### Exercise details:
Every line from the one with "Could you tell" through the end of the records below should be restated word for word, and nothing outside that span.

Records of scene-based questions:
"""
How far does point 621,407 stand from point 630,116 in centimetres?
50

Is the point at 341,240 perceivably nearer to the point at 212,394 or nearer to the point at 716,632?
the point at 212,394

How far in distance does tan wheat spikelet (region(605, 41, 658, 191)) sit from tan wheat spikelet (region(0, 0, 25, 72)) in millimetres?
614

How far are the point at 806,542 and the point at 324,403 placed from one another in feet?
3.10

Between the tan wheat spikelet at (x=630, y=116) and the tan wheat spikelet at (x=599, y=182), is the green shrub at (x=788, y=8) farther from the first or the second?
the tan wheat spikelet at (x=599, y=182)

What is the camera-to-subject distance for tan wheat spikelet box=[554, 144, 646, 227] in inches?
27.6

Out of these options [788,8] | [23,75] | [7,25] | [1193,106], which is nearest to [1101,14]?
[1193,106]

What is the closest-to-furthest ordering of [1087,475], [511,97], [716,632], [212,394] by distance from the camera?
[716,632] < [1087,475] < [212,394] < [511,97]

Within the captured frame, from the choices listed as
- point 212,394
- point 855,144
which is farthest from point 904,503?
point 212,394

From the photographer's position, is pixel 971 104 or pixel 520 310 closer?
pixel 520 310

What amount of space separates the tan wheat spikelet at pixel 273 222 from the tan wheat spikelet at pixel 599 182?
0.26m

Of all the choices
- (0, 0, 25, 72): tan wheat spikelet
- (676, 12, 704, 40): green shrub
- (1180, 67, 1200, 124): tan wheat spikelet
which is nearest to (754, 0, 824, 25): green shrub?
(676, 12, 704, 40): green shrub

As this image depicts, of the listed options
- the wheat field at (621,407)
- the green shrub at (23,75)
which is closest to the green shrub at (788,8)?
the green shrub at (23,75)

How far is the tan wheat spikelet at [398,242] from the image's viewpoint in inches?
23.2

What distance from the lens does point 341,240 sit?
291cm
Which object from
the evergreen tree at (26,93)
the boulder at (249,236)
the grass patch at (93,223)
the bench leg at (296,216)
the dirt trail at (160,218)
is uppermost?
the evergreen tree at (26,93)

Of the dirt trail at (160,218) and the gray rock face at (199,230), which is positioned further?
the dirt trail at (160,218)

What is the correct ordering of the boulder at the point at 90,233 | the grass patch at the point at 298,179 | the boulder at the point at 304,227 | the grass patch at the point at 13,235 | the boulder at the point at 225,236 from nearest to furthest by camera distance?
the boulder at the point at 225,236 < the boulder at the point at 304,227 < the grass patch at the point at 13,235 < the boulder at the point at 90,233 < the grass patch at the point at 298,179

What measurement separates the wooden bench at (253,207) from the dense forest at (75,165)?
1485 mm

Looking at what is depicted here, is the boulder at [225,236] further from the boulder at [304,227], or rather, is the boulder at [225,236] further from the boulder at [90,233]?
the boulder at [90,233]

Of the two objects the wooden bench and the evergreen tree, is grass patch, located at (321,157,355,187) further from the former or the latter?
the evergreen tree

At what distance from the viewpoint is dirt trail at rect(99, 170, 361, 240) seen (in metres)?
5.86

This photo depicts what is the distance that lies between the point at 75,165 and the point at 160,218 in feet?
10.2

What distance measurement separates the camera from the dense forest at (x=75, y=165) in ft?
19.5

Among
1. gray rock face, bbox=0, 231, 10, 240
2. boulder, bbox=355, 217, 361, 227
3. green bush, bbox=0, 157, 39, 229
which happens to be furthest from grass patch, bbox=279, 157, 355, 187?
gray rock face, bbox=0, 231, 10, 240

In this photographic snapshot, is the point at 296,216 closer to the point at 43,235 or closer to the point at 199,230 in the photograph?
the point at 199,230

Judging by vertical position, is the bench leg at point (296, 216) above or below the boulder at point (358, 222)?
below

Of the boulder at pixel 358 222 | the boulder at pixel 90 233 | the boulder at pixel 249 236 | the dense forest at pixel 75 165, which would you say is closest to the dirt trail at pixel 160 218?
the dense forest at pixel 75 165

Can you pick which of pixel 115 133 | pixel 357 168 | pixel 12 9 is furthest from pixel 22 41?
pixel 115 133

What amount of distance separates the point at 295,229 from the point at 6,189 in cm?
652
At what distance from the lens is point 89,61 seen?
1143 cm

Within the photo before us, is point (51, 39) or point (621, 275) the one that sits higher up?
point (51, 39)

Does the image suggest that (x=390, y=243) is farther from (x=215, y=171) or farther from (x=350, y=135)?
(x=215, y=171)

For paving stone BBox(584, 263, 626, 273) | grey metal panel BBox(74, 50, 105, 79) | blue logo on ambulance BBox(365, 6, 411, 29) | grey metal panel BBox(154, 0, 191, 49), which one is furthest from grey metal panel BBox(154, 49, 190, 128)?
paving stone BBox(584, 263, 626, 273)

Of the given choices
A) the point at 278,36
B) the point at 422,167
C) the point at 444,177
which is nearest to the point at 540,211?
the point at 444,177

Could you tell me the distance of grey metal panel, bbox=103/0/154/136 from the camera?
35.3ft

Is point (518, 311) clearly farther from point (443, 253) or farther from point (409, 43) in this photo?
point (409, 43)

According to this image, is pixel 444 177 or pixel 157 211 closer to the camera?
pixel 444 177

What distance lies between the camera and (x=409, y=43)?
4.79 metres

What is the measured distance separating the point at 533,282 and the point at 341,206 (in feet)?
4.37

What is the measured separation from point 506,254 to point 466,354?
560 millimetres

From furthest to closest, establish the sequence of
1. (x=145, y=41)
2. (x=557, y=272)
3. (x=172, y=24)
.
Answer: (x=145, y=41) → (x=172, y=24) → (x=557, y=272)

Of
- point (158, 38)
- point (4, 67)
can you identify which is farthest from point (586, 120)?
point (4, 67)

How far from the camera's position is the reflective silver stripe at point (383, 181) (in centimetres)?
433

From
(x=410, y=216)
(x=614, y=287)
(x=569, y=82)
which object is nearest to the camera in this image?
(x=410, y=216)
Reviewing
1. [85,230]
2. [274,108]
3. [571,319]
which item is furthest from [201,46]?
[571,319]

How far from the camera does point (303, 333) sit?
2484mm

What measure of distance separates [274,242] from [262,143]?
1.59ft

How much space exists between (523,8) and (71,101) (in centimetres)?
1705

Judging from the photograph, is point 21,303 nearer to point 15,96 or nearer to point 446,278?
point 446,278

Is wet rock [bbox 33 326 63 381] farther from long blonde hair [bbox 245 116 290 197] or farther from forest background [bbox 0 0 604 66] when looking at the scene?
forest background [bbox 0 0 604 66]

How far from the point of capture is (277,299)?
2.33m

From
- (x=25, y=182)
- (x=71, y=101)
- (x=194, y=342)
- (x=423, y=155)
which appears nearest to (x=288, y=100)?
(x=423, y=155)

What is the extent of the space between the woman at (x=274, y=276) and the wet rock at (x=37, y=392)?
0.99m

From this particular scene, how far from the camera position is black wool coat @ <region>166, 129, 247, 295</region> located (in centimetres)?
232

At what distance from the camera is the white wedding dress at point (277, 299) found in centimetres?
"""
### Answer in full:
Could you tell me the distance of grey metal panel, bbox=103/0/154/136 from the camera?
35.3ft

Is point (518, 311) clearly farther from point (443, 253) or farther from point (409, 43) in this photo?
point (409, 43)

According to this image, is pixel 444 177 or pixel 157 211 closer to the camera?
pixel 444 177

What distance lies between the camera and (x=409, y=43)?
4.79 metres

What is the measured distance separating the point at 533,282 and the point at 341,206 (in feet)?
4.37

What is the measured separation from point 506,254 to point 466,354?
560 millimetres

From furthest to closest, establish the sequence of
1. (x=145, y=41)
2. (x=557, y=272)
3. (x=172, y=24)
.
Answer: (x=145, y=41) → (x=172, y=24) → (x=557, y=272)

Of
- point (158, 38)
- point (4, 67)
can you identify which is farthest from point (586, 120)?
point (4, 67)

How far from the camera's position is the reflective silver stripe at point (383, 181) (in centimetres)?
433

From
(x=410, y=216)
(x=614, y=287)
(x=569, y=82)
which object is nearest to the camera in this image?
(x=410, y=216)
Reviewing
1. [85,230]
2. [274,108]
3. [571,319]
which item is furthest from [201,46]?
[571,319]

How far from the camera does point (303, 333) sit?
2484mm

What measure of distance separates [274,242] from [262,143]?
1.59ft

How much space exists between (523,8) and (71,101) (in centimetres)?
1705

Judging from the photograph, is point 21,303 nearer to point 15,96 or nearer to point 446,278?
point 446,278

Is wet rock [bbox 33 326 63 381] farther from long blonde hair [bbox 245 116 290 197] or farther from forest background [bbox 0 0 604 66] when looking at the scene?
forest background [bbox 0 0 604 66]

How far from the point of capture is (277,299)?
2.33m

From
- (x=25, y=182)
- (x=71, y=101)
- (x=194, y=342)
- (x=423, y=155)
which appears nearest to (x=288, y=100)?
(x=423, y=155)

What is the extent of the space between the woman at (x=274, y=276) and the wet rock at (x=37, y=392)?
0.99m

From this particular scene, how far from the camera position is black wool coat @ <region>166, 129, 247, 295</region> located (in centimetres)?
232

At what distance from the camera is the white wedding dress at point (277, 299) found in centimetres?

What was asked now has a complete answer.